Trabaja con la mayor productividad

Se dice que no se trata de trabajar más horas, sino de trabajar de forma inteligente. ¿Qué significa esto? Ser altamente productivo con el menor desgaste posible. Con esto en mente se analizó a varios equipos de trabajo con alta productividad y se desarrolló la metodología SCRUM.

SCRUM es un conjunto de buenas prácticas que ayudan a trabajar colaborativamente e incrementar la productividad. Su base es el desarrollo de proyectos y surge principalmente para solucionar los obstáculos en desarrollo web. Y es por eso que se le considera un gran método para resolución de problemas cuando el ambiente es cambiante o poco definido y la innovación y flexibilidad es necesaria cada día.

Si en tu trabajo están experimentando problemas como: entregas tardías, aumento de costos, bajas de calidad, alta rotación del equipo o baja moral, implementar SCRUM podría ayudar.

Proceso SCRUM

Partamos de un punto fundamental: SCRUM no son siglas, sino el nombre de una jugada de rugby conocida también como melé. Esta jugada es compleja, puesto que todos los jugadores se alinean en formación para tratar de obtener el balón. Y, si uno de los jugadores se cae o pierde el ritmo, la jugada entera fracasa. Por lo mismo, los jugadores deben estar coordinados, apoyarse entre ellos y avanzar a la misma velocidad. Al aplicarse como una metodología de trabajo, precisamente se busca que el equipo funcione a la par. Para ello, se divide en tareas que se ejecutan en ciclos (normalmente de dos semanas). También pueden ser de 3 o 4 semanas, pero se prefiere que sean más breves para tener retroalimentación más rápido.

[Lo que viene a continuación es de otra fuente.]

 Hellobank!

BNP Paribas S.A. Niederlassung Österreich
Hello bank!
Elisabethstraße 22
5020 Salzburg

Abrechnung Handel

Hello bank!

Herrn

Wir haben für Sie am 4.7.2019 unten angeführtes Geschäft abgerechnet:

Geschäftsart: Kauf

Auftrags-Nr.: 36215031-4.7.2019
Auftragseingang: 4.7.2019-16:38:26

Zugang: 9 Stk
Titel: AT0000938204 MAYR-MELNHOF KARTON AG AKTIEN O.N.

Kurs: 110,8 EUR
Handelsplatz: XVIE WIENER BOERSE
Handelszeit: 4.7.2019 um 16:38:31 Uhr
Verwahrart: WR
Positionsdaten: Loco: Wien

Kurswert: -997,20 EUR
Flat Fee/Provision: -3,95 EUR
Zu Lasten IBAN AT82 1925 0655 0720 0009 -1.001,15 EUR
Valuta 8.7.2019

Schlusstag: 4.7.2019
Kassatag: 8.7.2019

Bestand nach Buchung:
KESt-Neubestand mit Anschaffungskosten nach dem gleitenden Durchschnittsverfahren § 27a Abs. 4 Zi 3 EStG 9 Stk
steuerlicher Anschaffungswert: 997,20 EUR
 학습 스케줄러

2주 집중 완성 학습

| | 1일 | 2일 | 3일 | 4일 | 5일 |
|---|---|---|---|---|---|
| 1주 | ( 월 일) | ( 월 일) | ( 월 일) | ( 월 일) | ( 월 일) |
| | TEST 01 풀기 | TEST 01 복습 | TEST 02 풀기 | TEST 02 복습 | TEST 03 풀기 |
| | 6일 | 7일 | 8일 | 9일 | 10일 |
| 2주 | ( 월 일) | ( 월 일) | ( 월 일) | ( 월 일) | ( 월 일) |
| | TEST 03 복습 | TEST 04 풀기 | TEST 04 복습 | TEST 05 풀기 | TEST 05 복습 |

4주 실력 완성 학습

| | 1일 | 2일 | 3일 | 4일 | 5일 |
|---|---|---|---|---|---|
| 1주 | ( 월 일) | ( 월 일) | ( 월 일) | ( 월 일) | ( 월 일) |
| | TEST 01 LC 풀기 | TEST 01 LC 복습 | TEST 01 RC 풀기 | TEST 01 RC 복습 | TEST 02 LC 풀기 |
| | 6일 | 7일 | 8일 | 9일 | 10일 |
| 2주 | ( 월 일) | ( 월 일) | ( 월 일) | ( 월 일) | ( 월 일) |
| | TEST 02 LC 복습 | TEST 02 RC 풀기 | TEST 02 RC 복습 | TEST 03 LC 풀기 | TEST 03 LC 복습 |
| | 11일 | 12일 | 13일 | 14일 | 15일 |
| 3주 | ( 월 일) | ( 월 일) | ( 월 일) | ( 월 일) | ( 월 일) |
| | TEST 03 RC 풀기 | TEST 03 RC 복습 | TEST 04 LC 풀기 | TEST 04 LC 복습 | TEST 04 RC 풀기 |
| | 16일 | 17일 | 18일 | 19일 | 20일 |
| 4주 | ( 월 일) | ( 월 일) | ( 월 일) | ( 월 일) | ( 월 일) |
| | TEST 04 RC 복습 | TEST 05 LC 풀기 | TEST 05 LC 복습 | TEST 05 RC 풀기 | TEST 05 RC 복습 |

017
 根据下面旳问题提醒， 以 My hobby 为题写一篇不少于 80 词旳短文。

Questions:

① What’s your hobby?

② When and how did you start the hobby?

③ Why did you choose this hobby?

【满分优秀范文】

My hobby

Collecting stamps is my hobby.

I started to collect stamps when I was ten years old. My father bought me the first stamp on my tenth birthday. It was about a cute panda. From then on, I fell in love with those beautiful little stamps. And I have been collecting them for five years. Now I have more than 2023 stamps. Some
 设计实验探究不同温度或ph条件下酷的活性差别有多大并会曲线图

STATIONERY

En el caso de tu empresa, generas los ciclos partiendo de una lista de requisitos y/o avances que tu producto final exige cumplir. Una vez que tienes la lista, debes tener definidos los roles de cada participante: el cliente (product owner), el guía o facilitador (SCRUM master) y el equipo.

El cliente es quien prioriza los objetivos de tal forma que se puedan repartir en iteraciones. Ya que se define, se inicia una iteración con la selección de requisitos y la planeación de la iteración. Este proceso no debe exceder de dos horas por rubro.

  1. Selección de requisitos: Se presenta la lista priorizada y el equipo plantea sus dudas y sus tiempos de trabajo, así como sus entregables.
  2. Planificación de la iteración: Aquí la auto-organización es vital, pues los tiempos se pactan como equipo y no como individuos. Se generan objetivos a cumplir como grupo y se establece cómo se dividirá el trabajo a lo largo del ciclo.

Una vez planificada la iteración, se avanza con el proceso. Aquí, el trabajo del facilitador es vital. Día con día se inicia con una sincronización de no más de 15 minutos en la que se ven avances, se mencionan dificultades y se inspecciona el avance general del proyecto. Para esto, un pizarrón es el mejor apoyo, pues permite ver gráficamente el avance.

El facilitador debe encargarse de eliminar obstáculos, apoyar al equipo y prevenir distracciones, particularmente exteriores al equipo. Se requiere que el equipo confíe en él o ella y se apoye para resolver dudas y no estancarse en una tarea.

Al final de la iteración, el equipo presenta al cliente. Basándose en esta entrega, el cliente ajusta los objetivos de la siguiente iteración. Aquí, el cierre es fundamental puesto que también hay un paso de retrospectiva. El equipo analiza su desempeño y los problemas enfrentados para definir cómo atacarlos de manera eficiente.

La metodología SCRUM fomenta el trabajo en equipo al hacer que la responsabilidad del proyecto sea de todos los involucrados. Es decir, permite delegar y mejorar de forma continua. Así mismo, ayuda a desarrollar habilidades de liderazgo, al tiempo que hace más unido al equipo. El dividir las entregas en pequeños ciclos permite organizar el trabajo y evitar cargas excesivas.  Al mismo tiempo, genera gratificación en el equipo al ver que se avanza de manera constante, lo que eleva la moral de todos y disminuye la frustración que fomenta una alta rotación.